**** TEXT PROVIDED
Ford is known for its “Built Ford Tough” slogan, but recently, Ford built love.Henry Day Ford, one of the several Ford dealerships in the state of Utah, donated $10,000 to Primary Children’s Medical Center with an initiative that began in May and is still in operation.
Given Henry Day Ford’s location near the hospital, one that harbors some of the most cutting edge and exciting medical research in the nation, the dealer knew the donation would make a profound difference. The donation was funded by sales promotion and marketing efforts that notified customers of the dealership’s intention to benefit the medical center.
The center serves children throughout the Intermountain region and was ranked by U.S. News and World Report as one of the nation’s best children’s hospitals in 2014, receiving the designation for its excellence in eight medical specialties.
The local Ford dealer has chosen to center its fundraising effort on this center because of the dire situation that children in the hospital are facing at such a young age. Although Henry Day Ford’s success in Salt Lake County gives it ample room to donate to charities, the dealership has not made the decision to fund the medical center amid wild profits, making its contribution especially noteworthy.
Henry Day Ford is a Salt Lake City microcosm of Ford’s seriousness about philanthropy. Ford owns the largest automaker charity foundation in the World, which donates millions of dollars annually to global education, health and poverty related issues.
When a company as large as Ford can ensure that each dealer under its name is giving to a greater cause than profit, the message becomes clear that philanthropy is one of the automaker’s foremost initiatives and concerns.
If the generous donation means anything, it’s this: if dealers are to compete with Henry Day, and Ford in general, they will have to do much more than sell cars.
********
**** DATA LISTING
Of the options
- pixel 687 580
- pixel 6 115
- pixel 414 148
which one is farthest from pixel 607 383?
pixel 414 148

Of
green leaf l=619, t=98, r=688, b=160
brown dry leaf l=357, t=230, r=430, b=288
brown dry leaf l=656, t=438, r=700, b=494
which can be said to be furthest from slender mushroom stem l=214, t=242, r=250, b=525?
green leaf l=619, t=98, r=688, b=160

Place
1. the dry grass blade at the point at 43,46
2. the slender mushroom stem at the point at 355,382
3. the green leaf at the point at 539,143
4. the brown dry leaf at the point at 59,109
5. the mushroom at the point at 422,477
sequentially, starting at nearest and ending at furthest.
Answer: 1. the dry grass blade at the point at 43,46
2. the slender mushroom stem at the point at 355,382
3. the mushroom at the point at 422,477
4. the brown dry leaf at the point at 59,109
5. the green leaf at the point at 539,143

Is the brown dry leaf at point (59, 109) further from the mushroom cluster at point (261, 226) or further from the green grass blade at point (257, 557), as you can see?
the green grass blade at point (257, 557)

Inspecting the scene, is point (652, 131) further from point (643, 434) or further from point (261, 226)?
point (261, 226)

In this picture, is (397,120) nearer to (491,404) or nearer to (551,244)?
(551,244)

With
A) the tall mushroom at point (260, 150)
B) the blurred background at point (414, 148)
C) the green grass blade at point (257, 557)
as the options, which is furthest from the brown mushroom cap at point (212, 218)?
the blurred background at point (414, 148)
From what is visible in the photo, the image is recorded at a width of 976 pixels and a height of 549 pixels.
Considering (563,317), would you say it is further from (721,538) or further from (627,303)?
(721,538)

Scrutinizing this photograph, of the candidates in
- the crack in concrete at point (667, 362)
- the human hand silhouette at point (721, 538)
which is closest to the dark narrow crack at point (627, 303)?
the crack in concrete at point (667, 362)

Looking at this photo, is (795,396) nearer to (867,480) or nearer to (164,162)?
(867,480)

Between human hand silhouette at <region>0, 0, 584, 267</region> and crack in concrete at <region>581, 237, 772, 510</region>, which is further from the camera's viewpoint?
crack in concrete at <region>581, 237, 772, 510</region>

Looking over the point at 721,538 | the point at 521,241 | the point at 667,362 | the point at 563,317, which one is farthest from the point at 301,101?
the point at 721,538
********
_EXERCISE INSTRUCTIONS_:
Write out, word for word, the stretch of the Henry Day Ford donation article above from "Given Henry Day" through "the medical center.".

_EXERCISE OUTPUT_:
Given Henry Day Ford’s location near the hospital, one that harbors some of the most cutting edge and exciting medical research in the nation, the dealer knew the donation would make a profound difference. The donation was funded by sales promotion and marketing efforts that notified customers of the dealership’s intention to benefit the medical center.